--- SUPPLIED DATA ---

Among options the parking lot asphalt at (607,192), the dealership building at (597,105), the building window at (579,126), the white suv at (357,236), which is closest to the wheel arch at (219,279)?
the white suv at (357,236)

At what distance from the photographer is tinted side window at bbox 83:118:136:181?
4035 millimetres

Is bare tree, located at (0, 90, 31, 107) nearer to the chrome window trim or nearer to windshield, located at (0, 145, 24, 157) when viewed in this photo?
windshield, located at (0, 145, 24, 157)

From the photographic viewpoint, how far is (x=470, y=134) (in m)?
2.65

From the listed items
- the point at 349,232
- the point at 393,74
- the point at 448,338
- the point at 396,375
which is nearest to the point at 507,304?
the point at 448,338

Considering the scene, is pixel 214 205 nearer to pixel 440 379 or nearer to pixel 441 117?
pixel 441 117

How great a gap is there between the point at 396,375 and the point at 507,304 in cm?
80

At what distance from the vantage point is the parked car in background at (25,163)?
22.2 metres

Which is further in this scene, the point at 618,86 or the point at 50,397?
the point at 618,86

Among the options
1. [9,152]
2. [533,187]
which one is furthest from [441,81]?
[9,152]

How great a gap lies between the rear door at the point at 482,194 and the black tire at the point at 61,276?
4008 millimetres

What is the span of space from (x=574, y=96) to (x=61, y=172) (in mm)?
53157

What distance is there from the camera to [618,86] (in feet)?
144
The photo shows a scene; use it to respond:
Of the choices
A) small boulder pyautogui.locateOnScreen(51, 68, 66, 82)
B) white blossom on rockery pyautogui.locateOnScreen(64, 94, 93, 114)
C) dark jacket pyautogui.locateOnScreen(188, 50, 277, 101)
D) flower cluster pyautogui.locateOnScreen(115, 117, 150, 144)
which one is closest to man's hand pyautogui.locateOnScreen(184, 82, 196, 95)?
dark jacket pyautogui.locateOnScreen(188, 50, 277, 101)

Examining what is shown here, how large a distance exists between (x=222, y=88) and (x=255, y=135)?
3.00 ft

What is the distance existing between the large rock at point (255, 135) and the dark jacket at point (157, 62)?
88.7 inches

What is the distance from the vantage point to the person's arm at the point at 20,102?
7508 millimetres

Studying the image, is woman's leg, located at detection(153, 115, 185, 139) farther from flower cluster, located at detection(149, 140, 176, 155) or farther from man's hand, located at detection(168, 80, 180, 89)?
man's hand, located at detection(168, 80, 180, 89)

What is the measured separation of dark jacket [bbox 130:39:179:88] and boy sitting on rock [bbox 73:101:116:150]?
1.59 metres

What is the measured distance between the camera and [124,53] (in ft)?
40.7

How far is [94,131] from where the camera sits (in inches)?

---

• [REQUIRED WORK]:
Copy the whole listing above word for word, keeping every line in its original order.

• [RIGHT ANSWER]:
Among options the parking lot asphalt at (607,192), the dealership building at (597,105), the building window at (579,126), the white suv at (357,236), which is closest to the wheel arch at (219,279)?
the white suv at (357,236)

At what distance from the photographer is tinted side window at bbox 83:118:136:181?
4035 millimetres

Is bare tree, located at (0, 90, 31, 107) nearer to the chrome window trim or nearer to windshield, located at (0, 145, 24, 157) when viewed in this photo?
windshield, located at (0, 145, 24, 157)

From the photographic viewpoint, how far is (x=470, y=134) (in m)?
2.65

From the listed items
- the point at 349,232
- the point at 393,74
- the point at 448,338
- the point at 396,375
which is nearest to the point at 507,304?
the point at 448,338

Considering the scene, is pixel 214 205 nearer to pixel 440 379 or nearer to pixel 441 117?
pixel 441 117

How great a gap is there between the point at 396,375 and the point at 507,304 in cm?
80

At what distance from the vantage point is the parked car in background at (25,163)?
22.2 metres

Which is further in this scene, the point at 618,86 or the point at 50,397?
the point at 618,86

Among the options
1. [9,152]
2. [533,187]
which one is furthest from [441,81]?
[9,152]

How great a gap lies between the rear door at the point at 482,194 and the black tire at the point at 61,276?
4008 millimetres

What is the span of space from (x=574, y=96) to (x=61, y=172) (in mm)?
53157

What distance is there from the camera to [618,86] (in feet)?
144
The photo shows a scene; use it to respond:
Of the choices
A) small boulder pyautogui.locateOnScreen(51, 68, 66, 82)
B) white blossom on rockery pyautogui.locateOnScreen(64, 94, 93, 114)
C) dark jacket pyautogui.locateOnScreen(188, 50, 277, 101)
D) flower cluster pyautogui.locateOnScreen(115, 117, 150, 144)
which one is closest to man's hand pyautogui.locateOnScreen(184, 82, 196, 95)?
dark jacket pyautogui.locateOnScreen(188, 50, 277, 101)

Examining what is shown here, how large a distance exists between (x=222, y=88) and (x=255, y=135)?
3.00 ft

What is the distance existing between the large rock at point (255, 135) and the dark jacket at point (157, 62)?
88.7 inches

What is the distance from the vantage point to the person's arm at the point at 20,102?
7508 millimetres

Studying the image, is woman's leg, located at detection(153, 115, 185, 139) farther from flower cluster, located at detection(149, 140, 176, 155) or farther from man's hand, located at detection(168, 80, 180, 89)?
man's hand, located at detection(168, 80, 180, 89)

What is the measured separation of dark jacket [bbox 130:39:179:88] and boy sitting on rock [bbox 73:101:116:150]?
1.59 metres

What is the measured distance between the camera and [124,53] (in ft)?
40.7

How far is [94,131] from where the camera sits (in inches)?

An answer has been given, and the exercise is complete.